Vivos, os pertenecían a vos; muertos, me pertenecen a mí. -Os doy libertad para que
hagáis con ellos lo que más os guste, pero quiero daros un consejo. -¿Cuál?
-Hacedlos arrojar al mar antes de que el crucero llegue a Labuán. Vuestro tío podría
ahorcar a Sandokán incluso muerto.
-Acepto vuestro consejo. Mandad llevar los dos cadáveres a popa y dejadme sola con
ellos.
El teniente se inclinó y dio las órdenes necesarias, para que se hiciera la voluntad de la
joven lady.
Un momento después los dos piratas eran colocados sobre dos tablas y transportados a
popa, dispuestos a ser arrojados al mar.
Marianna se arrodilló junto a Sandokán, que se había puesto rígido, y contempló muda
aquel rostro descompuesto por la poderosa acción del narcótico, pero que conservaba todavía
su varonil ferocidad que infundía temor y respeto.
Esperó a que nadie se fijase en ella y a que fuesen cayendo las tinieblas, y luego se
extrajo del corsé dos puñales y los escondió bajo las vestiduras de los dos piratas.
-Al menos podréis defenderos, mis valientes -murmuró con profunda emoción.
Luego se sentó a sus pies, contando en el reloj hora por hora, minuto por minuto,
segundo por segundo, con paciencia inaudita.
A la una menos diez minutos se levantó, pálida pero resuelta.
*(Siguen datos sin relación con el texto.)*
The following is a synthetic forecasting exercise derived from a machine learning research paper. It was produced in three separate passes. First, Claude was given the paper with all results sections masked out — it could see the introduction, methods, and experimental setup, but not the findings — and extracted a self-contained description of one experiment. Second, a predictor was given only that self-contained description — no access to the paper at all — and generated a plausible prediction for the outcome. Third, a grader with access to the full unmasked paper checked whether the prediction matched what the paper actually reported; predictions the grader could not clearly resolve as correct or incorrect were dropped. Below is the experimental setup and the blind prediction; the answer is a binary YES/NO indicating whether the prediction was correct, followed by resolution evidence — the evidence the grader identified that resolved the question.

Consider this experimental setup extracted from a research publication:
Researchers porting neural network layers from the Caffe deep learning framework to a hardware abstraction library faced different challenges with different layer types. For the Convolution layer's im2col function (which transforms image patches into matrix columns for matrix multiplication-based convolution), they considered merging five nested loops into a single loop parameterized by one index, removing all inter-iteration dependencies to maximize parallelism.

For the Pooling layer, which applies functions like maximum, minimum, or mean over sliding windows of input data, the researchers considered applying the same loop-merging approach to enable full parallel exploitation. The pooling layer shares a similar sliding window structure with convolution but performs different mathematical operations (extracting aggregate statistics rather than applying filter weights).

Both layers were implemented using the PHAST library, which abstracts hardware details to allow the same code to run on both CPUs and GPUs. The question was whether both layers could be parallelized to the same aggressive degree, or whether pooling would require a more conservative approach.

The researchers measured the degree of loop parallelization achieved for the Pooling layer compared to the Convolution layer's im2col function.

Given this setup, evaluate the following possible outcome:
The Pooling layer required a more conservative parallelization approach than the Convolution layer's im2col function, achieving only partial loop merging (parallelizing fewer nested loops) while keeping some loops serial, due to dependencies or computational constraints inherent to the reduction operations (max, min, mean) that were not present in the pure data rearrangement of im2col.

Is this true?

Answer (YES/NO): NO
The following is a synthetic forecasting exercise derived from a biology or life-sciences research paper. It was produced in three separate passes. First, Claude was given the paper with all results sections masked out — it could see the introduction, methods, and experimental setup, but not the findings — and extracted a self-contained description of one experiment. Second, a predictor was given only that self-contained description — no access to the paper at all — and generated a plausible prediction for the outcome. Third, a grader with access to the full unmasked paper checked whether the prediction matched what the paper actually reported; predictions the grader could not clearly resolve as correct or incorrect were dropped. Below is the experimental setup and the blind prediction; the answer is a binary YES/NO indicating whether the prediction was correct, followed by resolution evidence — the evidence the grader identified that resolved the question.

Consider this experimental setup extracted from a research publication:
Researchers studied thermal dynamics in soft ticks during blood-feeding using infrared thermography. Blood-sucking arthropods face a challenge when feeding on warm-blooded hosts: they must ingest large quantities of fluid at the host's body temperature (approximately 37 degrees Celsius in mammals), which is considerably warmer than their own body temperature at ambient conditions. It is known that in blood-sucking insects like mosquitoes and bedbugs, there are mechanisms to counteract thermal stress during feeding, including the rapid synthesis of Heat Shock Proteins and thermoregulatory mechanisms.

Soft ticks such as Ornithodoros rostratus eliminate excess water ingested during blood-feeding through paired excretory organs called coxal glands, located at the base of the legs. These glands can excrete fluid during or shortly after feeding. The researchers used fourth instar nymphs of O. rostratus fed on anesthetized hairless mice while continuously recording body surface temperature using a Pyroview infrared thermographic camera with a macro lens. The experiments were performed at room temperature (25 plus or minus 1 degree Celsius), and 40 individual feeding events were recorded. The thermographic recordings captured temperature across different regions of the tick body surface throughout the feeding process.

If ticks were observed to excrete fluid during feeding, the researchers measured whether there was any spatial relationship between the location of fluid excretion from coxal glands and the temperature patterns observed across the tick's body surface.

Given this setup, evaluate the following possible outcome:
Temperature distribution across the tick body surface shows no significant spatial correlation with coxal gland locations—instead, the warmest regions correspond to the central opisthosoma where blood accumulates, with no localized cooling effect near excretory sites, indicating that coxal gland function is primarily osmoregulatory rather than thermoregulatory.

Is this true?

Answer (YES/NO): NO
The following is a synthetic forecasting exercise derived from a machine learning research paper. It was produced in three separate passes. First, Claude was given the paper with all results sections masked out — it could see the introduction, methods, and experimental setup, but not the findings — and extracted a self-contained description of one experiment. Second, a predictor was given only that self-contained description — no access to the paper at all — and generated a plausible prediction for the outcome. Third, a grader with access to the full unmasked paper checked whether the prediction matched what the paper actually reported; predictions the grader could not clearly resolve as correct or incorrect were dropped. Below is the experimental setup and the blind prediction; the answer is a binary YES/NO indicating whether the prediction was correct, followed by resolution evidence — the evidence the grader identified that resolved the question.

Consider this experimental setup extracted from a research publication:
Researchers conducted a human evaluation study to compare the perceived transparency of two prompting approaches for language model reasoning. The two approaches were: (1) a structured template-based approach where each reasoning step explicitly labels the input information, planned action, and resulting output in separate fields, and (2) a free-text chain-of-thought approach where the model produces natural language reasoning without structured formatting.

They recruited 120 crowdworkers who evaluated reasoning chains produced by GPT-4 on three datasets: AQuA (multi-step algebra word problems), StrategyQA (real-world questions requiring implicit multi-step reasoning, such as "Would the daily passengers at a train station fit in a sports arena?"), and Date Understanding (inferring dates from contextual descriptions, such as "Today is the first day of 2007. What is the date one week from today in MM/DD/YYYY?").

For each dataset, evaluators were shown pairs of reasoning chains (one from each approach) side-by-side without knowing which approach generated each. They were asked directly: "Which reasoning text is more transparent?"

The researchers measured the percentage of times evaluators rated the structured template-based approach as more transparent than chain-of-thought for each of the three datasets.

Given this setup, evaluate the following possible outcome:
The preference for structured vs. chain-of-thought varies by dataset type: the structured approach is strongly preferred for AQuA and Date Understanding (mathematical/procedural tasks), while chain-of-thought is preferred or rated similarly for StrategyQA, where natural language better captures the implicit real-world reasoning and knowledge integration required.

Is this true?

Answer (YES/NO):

Se aproximó a la amura
de babor y, sin ser vista, descolgó dos salvavidas y los arrojó al mar; luego se dirigió hacia
proa y se detuvo ante el teniente, que parecía esperarla.
-Señor -dijo-. Cúmplase la última voluntad del Tigre de Malasia.
A una orden del teniente, cuatro marineros se dirigieron a popa y alzaron las dos
tablas, sobre las que yacían los cadáveres, hasta lo alto del costado del buque.
-Todavía no -dijo Marianna, rompiendo a llorar.
Se aproximó a Sandokán y posó sus labios sobre los de él. Sintió a aquel contacto una
leve tibieza y una especie de gemido. Un momento de vacilación y todo estaría perdido.
Retrocedió rápidamente y con voz sofocada dijo:
-¡Dejadlos caer!
Los marineros alzaron las dos tablas y los dos piratas se deslizaron hasta el mar,
hundiéndose en las negras olas, mientras el buque se alejaba rápidamente, llevándose a la
desventurada joven hacia las costas de la isla maldita.